Article
· Sep 7, 2023 8m read

AWS storage. High write IOPS. Compare gp3 and io2.

Most transactional applications have a 70:30 RW profile. However, some special cases have extremely high write IO profiles.

I ran storage IO tests in the ap-southeast-2 (Sydney) AWS region to simulate IRIS database IO patterns and throughput similar to a very high write rate application.

The test aimed to determine whether the EC2 instance types and EBS volume types available in the AWS Australian regions will support the high IO rates and throughput required.

Minimal tuning was done in the operating system or IRIS (see Operating System and IRIS configuration below).

  • The EC2 instance and EBS volume types were selected to maximise IOPS and throughput.

The following tests were run:

  • Using a single io2 Block Express volumes each for database and WIJ.
  • Using a Logical Volume Manager (LVM) striped volume of 16 gp3 disks for the database and a five gp3 disk LVM striped volume for the WIJ.
  • Two instances in separate availability zones using IRIS synchronous database mirroring using a single io2 Block Express volume for the database and WIJ on each instance.

Summary

A limited number of tests were run. However, the results show that running a high IO rate IRIS workload in the Sydney AWS region is possible.

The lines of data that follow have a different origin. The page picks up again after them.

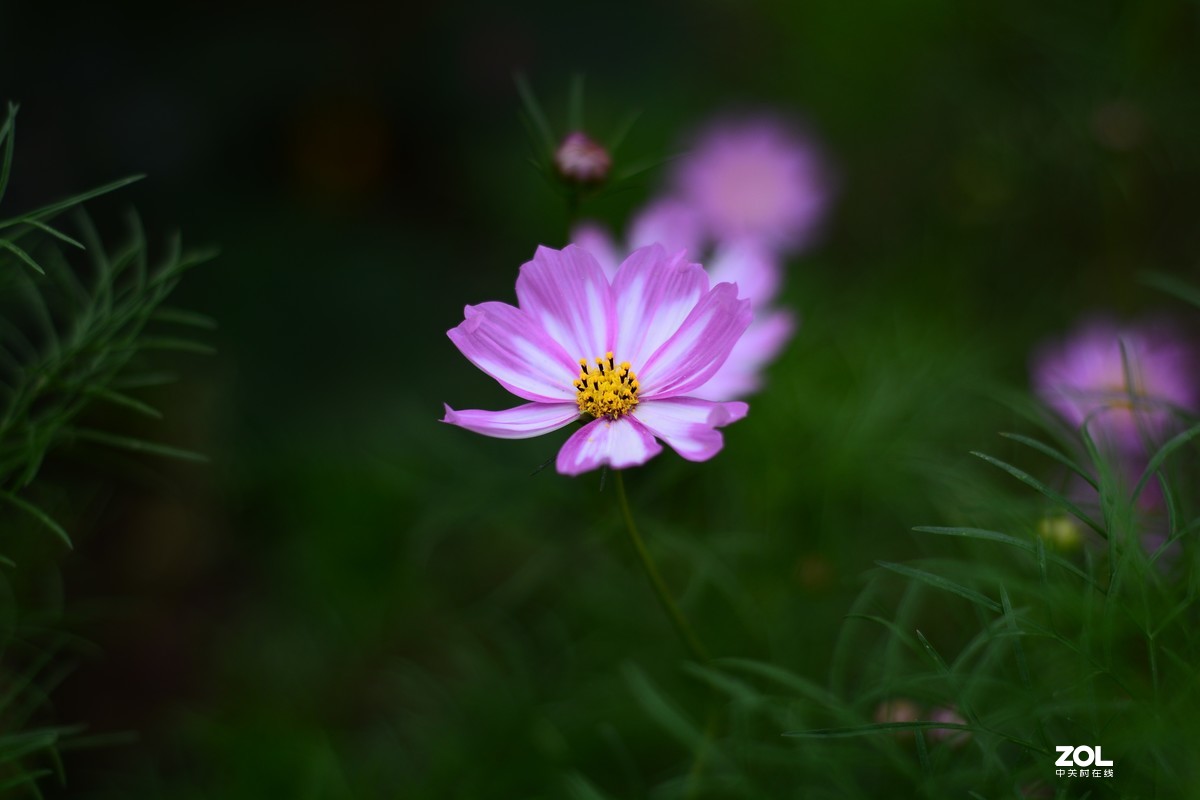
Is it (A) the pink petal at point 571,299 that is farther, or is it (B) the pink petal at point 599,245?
(B) the pink petal at point 599,245

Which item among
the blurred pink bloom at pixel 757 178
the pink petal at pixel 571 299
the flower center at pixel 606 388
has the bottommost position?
the flower center at pixel 606 388

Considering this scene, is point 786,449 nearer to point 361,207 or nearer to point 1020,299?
point 1020,299

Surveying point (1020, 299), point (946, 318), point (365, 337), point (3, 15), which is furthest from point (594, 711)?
point (3, 15)

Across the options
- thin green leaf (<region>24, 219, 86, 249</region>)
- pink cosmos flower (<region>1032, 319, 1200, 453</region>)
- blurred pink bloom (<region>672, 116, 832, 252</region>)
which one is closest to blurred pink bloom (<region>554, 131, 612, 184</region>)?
thin green leaf (<region>24, 219, 86, 249</region>)

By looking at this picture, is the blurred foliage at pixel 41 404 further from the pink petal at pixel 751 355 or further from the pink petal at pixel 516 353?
the pink petal at pixel 751 355

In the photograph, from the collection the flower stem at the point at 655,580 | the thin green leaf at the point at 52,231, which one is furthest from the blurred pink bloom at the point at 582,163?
the thin green leaf at the point at 52,231
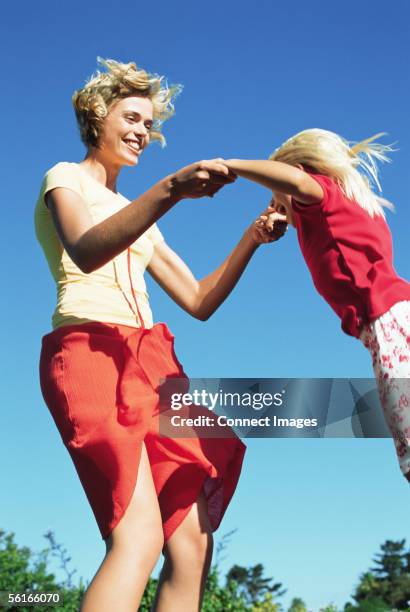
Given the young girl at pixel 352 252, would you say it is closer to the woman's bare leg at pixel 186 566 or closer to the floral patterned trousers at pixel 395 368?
the floral patterned trousers at pixel 395 368

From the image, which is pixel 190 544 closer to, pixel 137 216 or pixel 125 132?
pixel 137 216

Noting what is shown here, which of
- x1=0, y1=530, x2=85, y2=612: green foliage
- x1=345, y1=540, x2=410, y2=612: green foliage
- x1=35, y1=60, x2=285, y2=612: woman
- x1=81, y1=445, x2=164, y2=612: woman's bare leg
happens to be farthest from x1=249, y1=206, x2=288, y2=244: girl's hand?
x1=345, y1=540, x2=410, y2=612: green foliage

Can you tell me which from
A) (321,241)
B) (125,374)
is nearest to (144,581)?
(125,374)

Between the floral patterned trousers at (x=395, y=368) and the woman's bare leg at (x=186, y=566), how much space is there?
0.67 metres

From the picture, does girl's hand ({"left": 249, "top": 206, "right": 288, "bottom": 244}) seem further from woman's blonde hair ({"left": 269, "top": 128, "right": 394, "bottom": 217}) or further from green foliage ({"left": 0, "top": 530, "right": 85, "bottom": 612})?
green foliage ({"left": 0, "top": 530, "right": 85, "bottom": 612})

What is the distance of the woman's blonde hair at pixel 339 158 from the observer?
9.03 feet

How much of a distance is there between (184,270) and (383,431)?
39.7 inches

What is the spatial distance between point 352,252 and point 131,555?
3.76 ft

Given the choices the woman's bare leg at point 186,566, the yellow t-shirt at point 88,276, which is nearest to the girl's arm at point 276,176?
the yellow t-shirt at point 88,276

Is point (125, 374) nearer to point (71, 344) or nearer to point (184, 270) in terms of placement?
point (71, 344)

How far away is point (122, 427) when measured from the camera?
2.46 metres

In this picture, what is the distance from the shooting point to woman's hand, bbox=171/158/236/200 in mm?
2381

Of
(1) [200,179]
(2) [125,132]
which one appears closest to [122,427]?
(1) [200,179]

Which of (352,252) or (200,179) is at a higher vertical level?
(352,252)
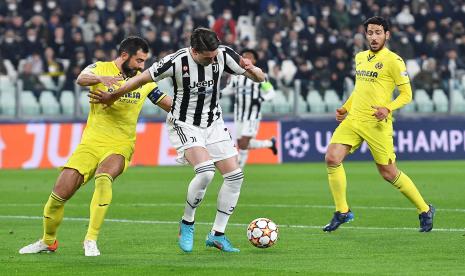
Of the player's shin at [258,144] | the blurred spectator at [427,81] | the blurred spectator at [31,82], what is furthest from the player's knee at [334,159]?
the blurred spectator at [427,81]

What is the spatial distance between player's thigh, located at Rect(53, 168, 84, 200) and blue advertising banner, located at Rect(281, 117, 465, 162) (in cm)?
1659

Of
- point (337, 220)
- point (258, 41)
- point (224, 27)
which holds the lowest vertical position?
point (337, 220)

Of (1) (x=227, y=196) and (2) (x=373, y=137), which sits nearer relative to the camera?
(1) (x=227, y=196)

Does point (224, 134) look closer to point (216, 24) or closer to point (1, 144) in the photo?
point (1, 144)

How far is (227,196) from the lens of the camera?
1070 cm

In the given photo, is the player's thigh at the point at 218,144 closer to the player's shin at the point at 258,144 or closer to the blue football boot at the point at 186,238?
the blue football boot at the point at 186,238

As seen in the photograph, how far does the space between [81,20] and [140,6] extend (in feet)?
6.64

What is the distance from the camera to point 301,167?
25.1 meters

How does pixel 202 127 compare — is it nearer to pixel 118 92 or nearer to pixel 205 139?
pixel 205 139

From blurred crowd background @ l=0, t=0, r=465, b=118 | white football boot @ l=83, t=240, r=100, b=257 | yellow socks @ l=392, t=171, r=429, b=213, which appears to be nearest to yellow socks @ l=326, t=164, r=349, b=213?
yellow socks @ l=392, t=171, r=429, b=213

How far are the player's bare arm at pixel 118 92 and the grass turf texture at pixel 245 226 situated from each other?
1381 millimetres

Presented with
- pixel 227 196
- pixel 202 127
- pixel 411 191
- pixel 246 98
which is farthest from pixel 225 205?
pixel 246 98

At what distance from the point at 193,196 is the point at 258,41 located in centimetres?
1860

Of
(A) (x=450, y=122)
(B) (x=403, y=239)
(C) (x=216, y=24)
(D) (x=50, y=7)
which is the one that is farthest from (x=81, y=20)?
(B) (x=403, y=239)
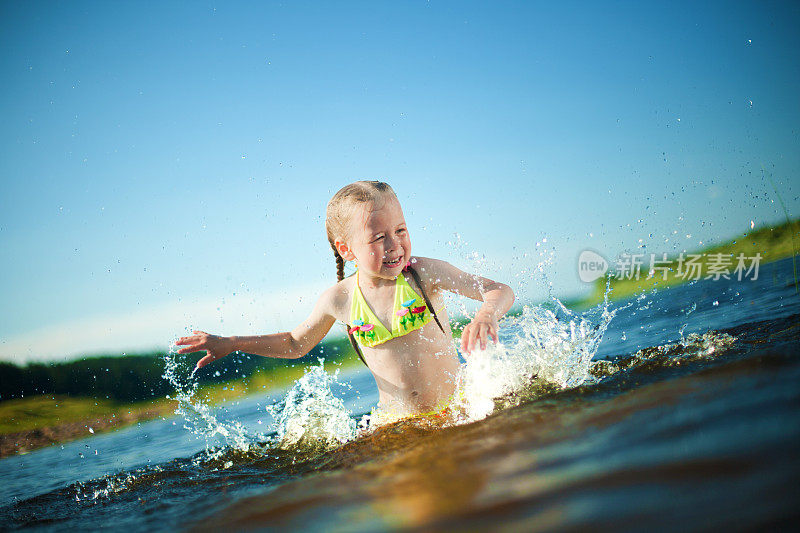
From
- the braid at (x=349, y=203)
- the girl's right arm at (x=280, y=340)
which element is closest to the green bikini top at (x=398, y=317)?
the braid at (x=349, y=203)

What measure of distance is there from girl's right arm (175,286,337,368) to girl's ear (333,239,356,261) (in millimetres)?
318

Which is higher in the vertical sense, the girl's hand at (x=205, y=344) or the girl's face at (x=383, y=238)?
the girl's face at (x=383, y=238)

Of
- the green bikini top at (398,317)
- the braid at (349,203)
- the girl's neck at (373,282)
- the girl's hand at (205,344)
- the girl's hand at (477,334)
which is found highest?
the braid at (349,203)

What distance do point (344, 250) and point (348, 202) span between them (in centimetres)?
44

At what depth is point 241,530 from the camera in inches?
63.1

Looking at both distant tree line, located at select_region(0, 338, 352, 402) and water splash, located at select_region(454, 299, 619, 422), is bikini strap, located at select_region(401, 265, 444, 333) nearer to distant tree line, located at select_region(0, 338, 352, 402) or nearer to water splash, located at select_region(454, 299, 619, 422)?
water splash, located at select_region(454, 299, 619, 422)

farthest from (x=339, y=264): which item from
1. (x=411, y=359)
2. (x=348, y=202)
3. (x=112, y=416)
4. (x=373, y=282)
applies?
(x=112, y=416)

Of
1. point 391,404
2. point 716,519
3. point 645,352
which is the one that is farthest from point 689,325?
point 716,519

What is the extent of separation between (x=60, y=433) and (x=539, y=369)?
1007 cm

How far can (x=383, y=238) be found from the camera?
149 inches

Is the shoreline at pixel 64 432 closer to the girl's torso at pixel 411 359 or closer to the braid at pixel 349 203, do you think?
the braid at pixel 349 203

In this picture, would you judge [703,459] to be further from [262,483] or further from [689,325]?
[689,325]

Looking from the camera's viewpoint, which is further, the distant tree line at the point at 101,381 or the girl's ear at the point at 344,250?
the distant tree line at the point at 101,381

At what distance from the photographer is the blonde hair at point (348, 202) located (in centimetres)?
379
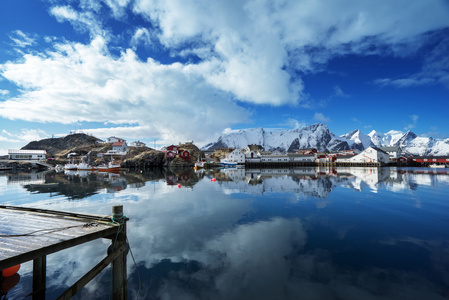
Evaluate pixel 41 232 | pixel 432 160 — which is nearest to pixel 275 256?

There are limits everywhere in the cloud

  • It is worth noting that along with the published IOPS and throughput limits for instances and storage, AWS has limits at the account level. AWS was required to lift InterSystems account regional default IOPS quotas to enable testing at high IO rates—specifically, EBS - IOPS for Provisioned IOPS SSD (io2) volumes to 600,000.
    • Remember to review limits before starting its tests, especially mirroring tests, as all volumes in the region are included in the same total.

EBS Volume Types

  • IO Tests were run with the IRIS database using a single EBS io2 Block Express volume and multiple (16) EBS gp3 volumes using Logical Volume Manager (LVM).
    • The database write IOPS, throughput, and latency were similar between the io2 Block Express and gp3 LVM tests. Database write latency was around 1 ms.
    • The read latency of gp3 was two times io2 Block Express. However, the gp3 maximum read latency was still acceptable at less than 0.8 ms.
    • WIJ write latency was around 50% higher on a single io2 Block Express volume than on a five-volume gp3 LVM stripe.
    • For details on io2 Block Express, see https://aws.amazon.com/ebs/provisioned-iops/.
    • For details on gp3, see https://aws.amazon.com/ebs/general-purpose/.

EC2 Instance Types

  • At the time of testing in July 2023, only one EC2 memory-optimised instance type (r5b) in the Sydney region uses the nitro system capable of running io2 Block Express volumes.
    • The EC2 instance type selected must be capable of matching or exceeding the storage IO and throughput needed for the data and WIJ volumes.
    • The only instance types in Sydney supporting the io2 Block Express are r5b and c7g. c7g was not used due to lower IOPS and low memory.
    • io2 Block Express is required for higher throughput and IOPS (256,000 IOPS per volume) compared to standard io2 (64,000 IOPS per volume).
    • EC2 instances capable of using io2 Block Express are not currently available in Melbourne.

The Tests

  • The publicly available RANREAD and RANWRITE utilities were used to simulate the IRIS IO profile. For example, RANWRITE uses the IRIS WD cycle, resulting in a burst of large WIJ IOs and random database writes that are not usually expected or understood by storage vendors.

AWS Environment

The following environment was tested in ap-southeast-2 (Sydney). The same instance type was used for all tests for an apples-to-apples comparison.

EC2 instance profile

EC2 instance type: 

  • R5b.24xlarge: 96 vCPU, 780 GB Memory, 25 Gbps network.
    • EBS limits per EC2 instance
      • Maximum throughput (MB/s) 7,500
      • Maximum IOPS 260,000

The benchmark suite uses a 4MB LVM stripe whether there are single or multiple volumes. All volumes use the xfs filesystem.


Benchmark tests

  • For test 1 and test 2, the WIJ is on a separate volume.
    • The WIJ and database could be on the same volume to save on storage costs.
    • However, having the WIJ on a separate volume isolates the impact of the WIJ on database reads.
    • The journal volume is always separate from the WIJ and database volumes.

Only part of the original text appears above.